[Records from a data source]
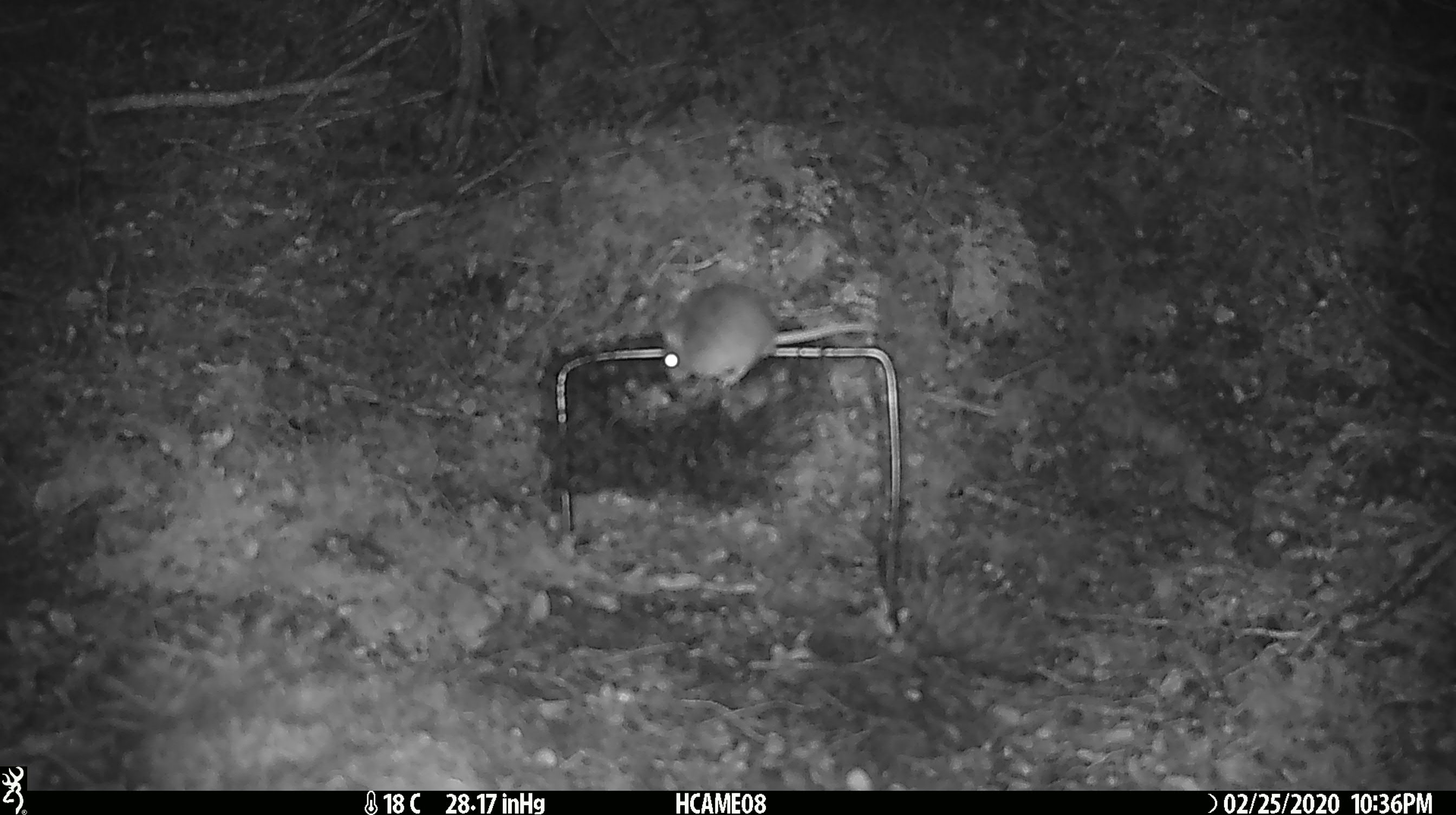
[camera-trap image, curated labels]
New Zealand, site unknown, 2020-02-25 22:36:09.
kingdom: Animalia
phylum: Chordata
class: Mammalia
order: Rodentia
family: Muridae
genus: Mus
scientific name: Mus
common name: mouse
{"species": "mouse (Mus)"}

Work order: An exact repeat of the lines from the one containing "family: Muridae" through the final line above, both included, is the whole answer.

Output for this task:
family: Muridae
genus: Mus
scientific name: Mus
common name: mouse
{"species": "mouse (Mus)"}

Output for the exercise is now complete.